Not all of our HARs can be inserted into an EdgeDB JSON column

tweaselORG / platform

Server for the tweasel.org platform, allowing users to analyse Android and iOS apps for data protection violations and send complaints about them to the data protection authorities.

MIT License

1 stars 0 forks source link

Not all of our HARs can be inserted into an EdgeDB JSON column #6

Closed baltpeter closed 5 months ago

baltpeter commented 5 months ago

Since HARs are just JSON with a spec, I was planning on storing our HARs in a JSON column. However, with the very first one I tried inserting, I got the following error:

InternalServerError: unsupported Unicode escape sequence

Here's an excerpt section of the HAR that is the culprit:

Note the raw null bytes encoded as Unicode escape sequences.

EdgeDB's json type is backed by Postgres' jsonb type.

And jsonb is a bit picky with what it accepts. \u0000 gets rejected.

baltpeter commented 5 months ago

Now, I guess we could try convincing mitmproxy that the HAR export should encode the body as base64 in cases with null bytes. But then we'd also have to keep that in mind if we ever switch to another HAR producer.
Or I guess we could manually coerce the HARs in CA. But all of that would be really annoying.

And, also, I really don't think it is… correct. At least in JS and Python land, having null bytes in JSON strings is perfectly fine. I feel like we should be able to handle those JSONs.

baltpeter commented 5 months ago

Perhaps the better way forward is to reconsider storing the HAR in a JSON column in the first place. We don't actually have any use for that. We are only storing the HAR in order to attach it to the complaints and other messages, but we never actually look inside in the context of platform. That is only done by TrackHAR, which can handle these JSONs just fine.[^view-requests]

[^view-requests]: In the future, I do think it would be nice to publish the requests observed in analyses. However, I don't think we should reinvent that functionally in platform. Instead, we should dump the HARs into data.tweasel.org and link there.

Given that we are treating the HARs as a blob here, we should probably just also store them as such.

baltpeter commented 5 months ago

Actually, it's probably for the best anyway since I would expect jsonb not to preserve formatting (but we specify a hash of the HAR in the reports).

baltpeter commented 5 months ago

The only thing I'm not quite certain about is whether we should store them as bytes or just plain string.

I'm leaning towards string, since the HARs will definitely always be valid UTF-8 and bytes seem a little more annoying to deal with.

baltpeter commented 5 months ago

I also want to define a size limit—we obviously can't store arbitrarily large HARs.

The HARs from monkey-april-2023 range from 407 bytes (empty) to 403.8 MB. That's quite the range!

400 MB seems like way too much but I'm unsure as to what an appropriate cut-off would be.

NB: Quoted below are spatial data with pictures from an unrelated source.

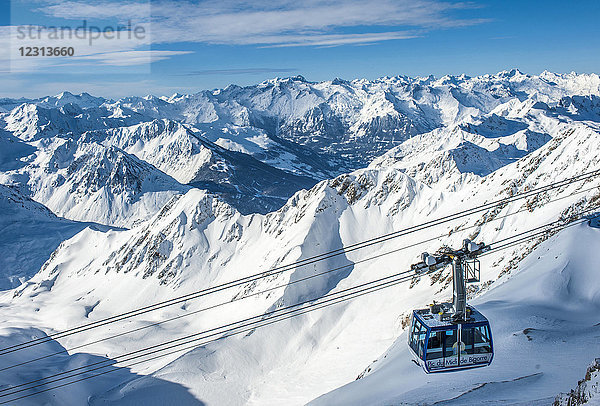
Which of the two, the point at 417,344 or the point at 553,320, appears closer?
the point at 417,344

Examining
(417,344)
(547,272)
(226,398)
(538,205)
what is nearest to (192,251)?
(226,398)

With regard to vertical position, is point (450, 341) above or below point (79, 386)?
above

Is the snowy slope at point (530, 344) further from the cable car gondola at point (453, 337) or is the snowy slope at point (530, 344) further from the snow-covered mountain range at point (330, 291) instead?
the cable car gondola at point (453, 337)

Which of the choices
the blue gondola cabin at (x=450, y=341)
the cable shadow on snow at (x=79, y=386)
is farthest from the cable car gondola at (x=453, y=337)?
the cable shadow on snow at (x=79, y=386)

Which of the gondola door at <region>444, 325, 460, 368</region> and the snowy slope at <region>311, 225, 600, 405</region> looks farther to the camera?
the snowy slope at <region>311, 225, 600, 405</region>

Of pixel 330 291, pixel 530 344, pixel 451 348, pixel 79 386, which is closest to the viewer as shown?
pixel 451 348

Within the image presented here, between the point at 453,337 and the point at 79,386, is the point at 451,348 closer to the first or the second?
the point at 453,337

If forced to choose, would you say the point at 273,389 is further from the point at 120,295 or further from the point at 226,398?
the point at 120,295

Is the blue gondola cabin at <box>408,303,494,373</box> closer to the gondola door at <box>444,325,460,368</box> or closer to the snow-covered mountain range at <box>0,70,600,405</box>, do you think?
the gondola door at <box>444,325,460,368</box>

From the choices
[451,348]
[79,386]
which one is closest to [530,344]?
[451,348]

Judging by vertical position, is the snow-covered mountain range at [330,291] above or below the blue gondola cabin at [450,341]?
below

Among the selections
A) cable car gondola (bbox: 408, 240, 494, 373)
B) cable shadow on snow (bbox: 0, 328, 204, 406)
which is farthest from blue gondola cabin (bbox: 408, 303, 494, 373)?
cable shadow on snow (bbox: 0, 328, 204, 406)
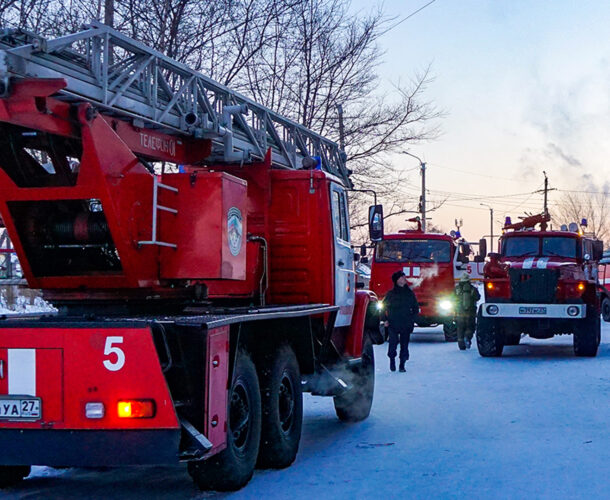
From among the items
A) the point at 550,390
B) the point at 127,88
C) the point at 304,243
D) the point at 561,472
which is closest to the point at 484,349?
the point at 550,390

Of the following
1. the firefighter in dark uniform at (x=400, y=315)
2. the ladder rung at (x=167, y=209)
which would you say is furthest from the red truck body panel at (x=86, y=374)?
the firefighter in dark uniform at (x=400, y=315)

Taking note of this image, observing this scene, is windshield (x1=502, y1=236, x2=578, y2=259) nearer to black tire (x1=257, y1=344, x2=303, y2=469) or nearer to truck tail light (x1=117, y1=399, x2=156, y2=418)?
black tire (x1=257, y1=344, x2=303, y2=469)

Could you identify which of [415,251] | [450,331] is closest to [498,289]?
[450,331]

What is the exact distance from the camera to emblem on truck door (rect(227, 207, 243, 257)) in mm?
7734

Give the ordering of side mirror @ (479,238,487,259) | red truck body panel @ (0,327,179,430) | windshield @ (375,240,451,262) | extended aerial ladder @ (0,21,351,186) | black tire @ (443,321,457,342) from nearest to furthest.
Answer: red truck body panel @ (0,327,179,430)
extended aerial ladder @ (0,21,351,186)
side mirror @ (479,238,487,259)
black tire @ (443,321,457,342)
windshield @ (375,240,451,262)

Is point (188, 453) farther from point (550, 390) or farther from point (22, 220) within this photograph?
point (550, 390)

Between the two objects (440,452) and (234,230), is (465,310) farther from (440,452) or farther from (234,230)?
(234,230)

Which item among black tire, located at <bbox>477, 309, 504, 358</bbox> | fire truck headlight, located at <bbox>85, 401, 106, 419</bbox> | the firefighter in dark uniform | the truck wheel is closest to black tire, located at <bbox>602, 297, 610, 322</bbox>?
black tire, located at <bbox>477, 309, 504, 358</bbox>

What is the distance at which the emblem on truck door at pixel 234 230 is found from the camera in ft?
25.4

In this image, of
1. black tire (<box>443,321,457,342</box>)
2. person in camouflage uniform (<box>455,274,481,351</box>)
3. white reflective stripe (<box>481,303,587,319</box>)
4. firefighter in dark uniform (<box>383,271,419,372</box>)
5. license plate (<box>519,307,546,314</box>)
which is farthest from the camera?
black tire (<box>443,321,457,342</box>)

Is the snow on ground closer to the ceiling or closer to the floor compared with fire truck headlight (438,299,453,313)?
closer to the floor

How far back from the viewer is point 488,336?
18469 millimetres

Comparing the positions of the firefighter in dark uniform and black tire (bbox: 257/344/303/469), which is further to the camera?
the firefighter in dark uniform

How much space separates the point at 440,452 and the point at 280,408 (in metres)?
1.53
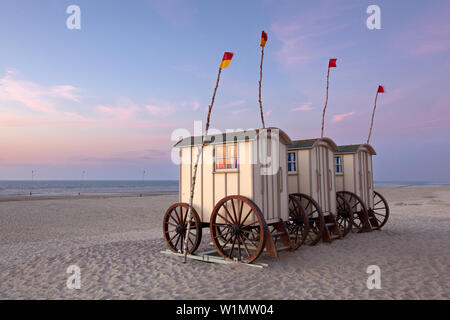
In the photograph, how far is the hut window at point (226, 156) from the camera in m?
9.22

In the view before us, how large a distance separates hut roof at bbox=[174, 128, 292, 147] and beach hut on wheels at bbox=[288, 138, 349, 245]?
1.70 metres

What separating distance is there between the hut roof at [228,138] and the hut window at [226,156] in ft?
0.63

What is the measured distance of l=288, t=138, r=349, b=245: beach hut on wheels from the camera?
1124 centimetres

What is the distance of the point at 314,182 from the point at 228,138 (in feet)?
12.9

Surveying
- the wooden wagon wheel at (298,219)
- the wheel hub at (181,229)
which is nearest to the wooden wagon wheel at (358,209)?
the wooden wagon wheel at (298,219)

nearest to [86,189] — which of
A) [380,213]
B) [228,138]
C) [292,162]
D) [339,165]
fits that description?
[380,213]

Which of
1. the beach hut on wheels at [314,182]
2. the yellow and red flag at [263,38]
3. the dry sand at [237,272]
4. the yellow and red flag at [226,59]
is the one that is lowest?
the dry sand at [237,272]

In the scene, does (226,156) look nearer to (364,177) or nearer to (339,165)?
(339,165)

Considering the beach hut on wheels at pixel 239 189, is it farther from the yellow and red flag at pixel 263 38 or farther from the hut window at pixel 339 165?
the hut window at pixel 339 165

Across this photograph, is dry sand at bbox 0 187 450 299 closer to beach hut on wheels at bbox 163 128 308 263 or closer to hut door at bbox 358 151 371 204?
beach hut on wheels at bbox 163 128 308 263

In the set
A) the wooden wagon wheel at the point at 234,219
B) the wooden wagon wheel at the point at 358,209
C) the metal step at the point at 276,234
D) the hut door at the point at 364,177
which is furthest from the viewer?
the hut door at the point at 364,177

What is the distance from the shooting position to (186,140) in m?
10.5

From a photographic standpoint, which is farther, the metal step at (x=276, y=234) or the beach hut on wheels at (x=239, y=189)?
the metal step at (x=276, y=234)
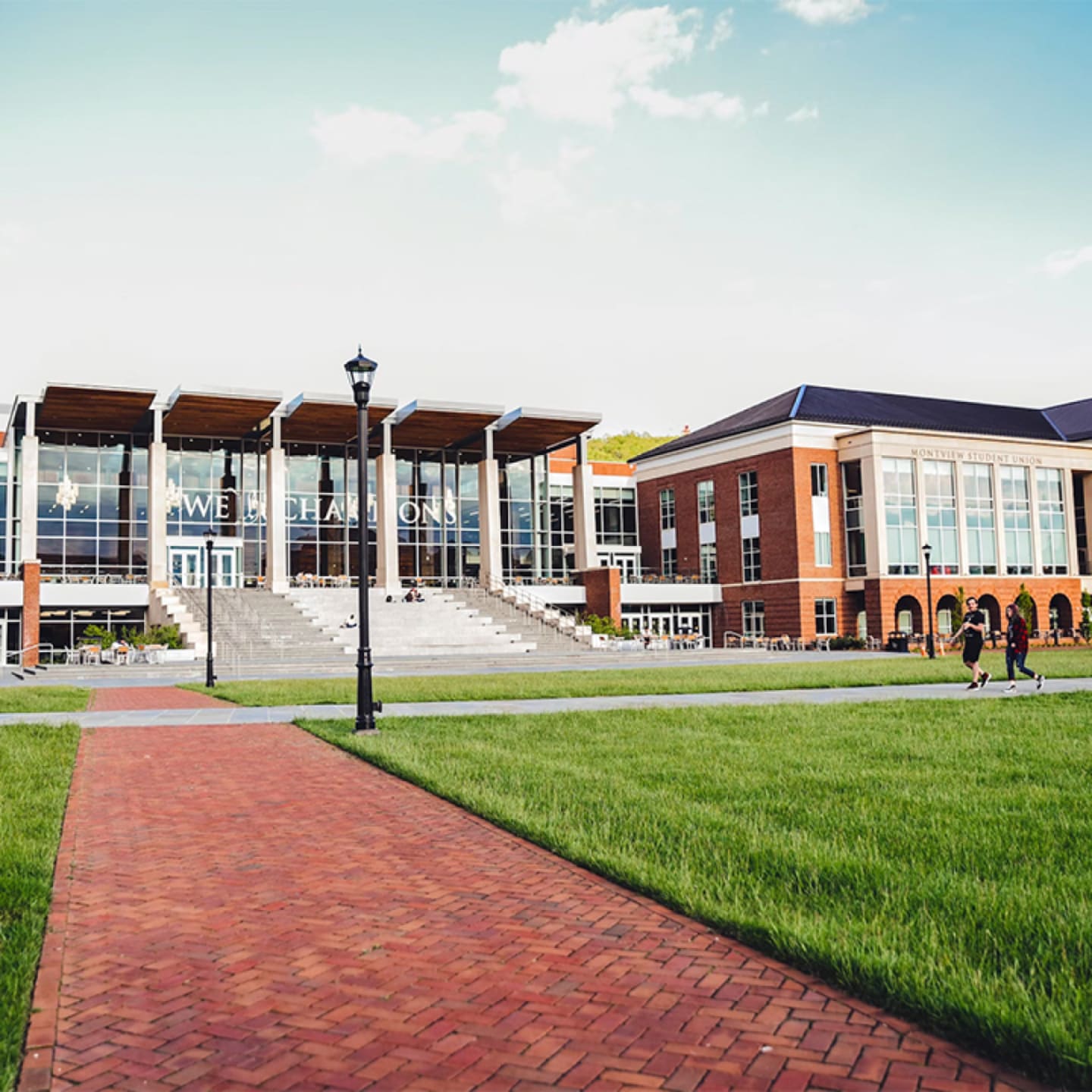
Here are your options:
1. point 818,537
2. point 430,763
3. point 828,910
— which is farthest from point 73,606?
point 828,910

baltpeter commented 5 months ago

I was quite intimidated by the huge files but GPT4o helped me put this into perspective:

Mean file size: 3.28 MB
Median file size: 0.00 MB
Standard deviation of file sizes: 13.18 MB
Minimum file size: 0.00 MB
Maximum file size: 385.13 MB
25th percentile: 0.00 MB
75th percentile: 0.83 MB
Number of files larger than 50 MB: 55
Percentage of files larger than 50 MB: 1.17%

baltpeter commented 5 months ago

50 MB strikes me as a decent limit: That allows for 99% of everything we've seen so far. And since the median is ~1 KB, I'm not too worried about how much storage we're going to need for the extremes. We can always adjust later if we find the limit doesn't work well for us.